El
concepto de finitud es el más relevante de la teología medieval. Del
latín, finitus, finis significa final y límite. Fue utilizado por maestros
y doctores para comparar la realidad terminal y limitada de las criaturas con
la plenitud absoluta de Dios. Un Dios omnipotente, omnisciente e infinitamente
bueno. Cada uno de sus atributos suscita paradojas insalvables (por ejemplo, la predestinación), pero especialmente
el último: el problema del mal en el mundo. Delirantes teodiceas de todos los
tiempos (incluidas las negacionistas) han intentado desatar este nudo gordiano.
Lo cierto es que solo hay tres soluciones: que Dios no existe, que Dios es la
infinitud del universo (la más convincente) o que entre las potencias de Dios no
está ocuparse de una especie menor que habita en un planeta errante, perdido en
el Cosmos. Elije la que prefieras. Cualquiera es compatible con la pandemia que
nos diezma; que nos hace sentir la fragilidad de la vida humana, la presencia inmediata,
cotidiana, de la muerte, ajena a cualquier tratamiento metafísico o narrativo. La simplicidad de la muerte, del libro “El corazón es un cazador
solitario”, de la escritora Carson McCullers. Decía Gabriel García Márquez: Morir es más sencillo de lo que parece.
Ya no se cumple el arquetipo de que la
única muerte natural es la de los otros. Nos hemos acostumbrado a vislumbrar
tras los cristales las alas del Ángel Oscuro, a imaginar por calles y recintos
las sombras siniestras de la Parca; a comprender como un no vivo, invisible, tan
antiguo como la Tierra, tiene la capacidad de poner en peligro la supervivencia
de la especie humana. Pura teoría de la evolución. De las mutaciones surgidas al
azar la naturaleza selecciona las más aptas. El que no debe ser nombrado se
extiende imparable hasta los confines más inhóspitos del planeta. Schopenhauer reafirmaría
el cumplimiento de la voluntad como la cosa en sí, el sentido último del mundo
fenoménico (no el azar), la única fuerza universal que rige la naturaleza desde
los seres inanimados hasta el hombre, una voluntad inconsciente pero inexorable
(una de cuyas manifestaciones es la razón). Así, el no vivo cumple su implacable
voluntad de existir.
Hemos
recurrido a los poderes de la ciencia para poner freno al apocalipsis de la
selección natural (o de la voluntad en la naturaleza): una lucha desigual entre
las edades de la Tierra y los descubrimientos más recientes, entre la ciega voluntad
de existir y la razón científica (en el fondo voluntad de poder), una lucha contra unos demonios letales que nosotros
mismos hemos convocado.
Los virus se cuentan entre los primeros pobladores de la Tierra, nuestra única patria y morada, y serán los últimos en abandonarla. Aunque es posible imaginar un final optimista: el verdadero triunfo sobre la finitud es haber nacido, haber robado al no ser una inapreciable, aunque fugaz existencia entre dos eternidades. El mundo de las sombras no es el de los muertos sino el de los infinitos no nacidos.

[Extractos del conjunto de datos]
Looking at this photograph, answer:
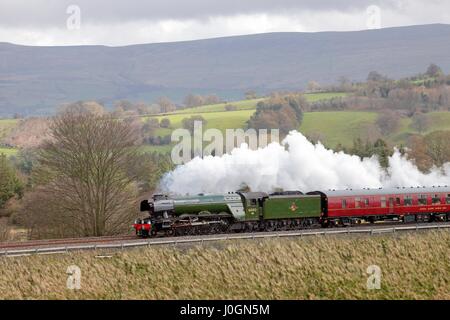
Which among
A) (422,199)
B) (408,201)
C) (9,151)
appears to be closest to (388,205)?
(408,201)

* _Descripción de la tarea_
Enumera, por favor, las soluciones al problema del mal en el mundo que plantea el texto sobre la finitud.

* _Respuesta esperada_
- Que Dios no existe.
- Que Dios es la infinitud del universo.
- Que entre las potencias de Dios no está ocuparse de una especie menor que habita en un planeta errante, perdido en el Cosmos.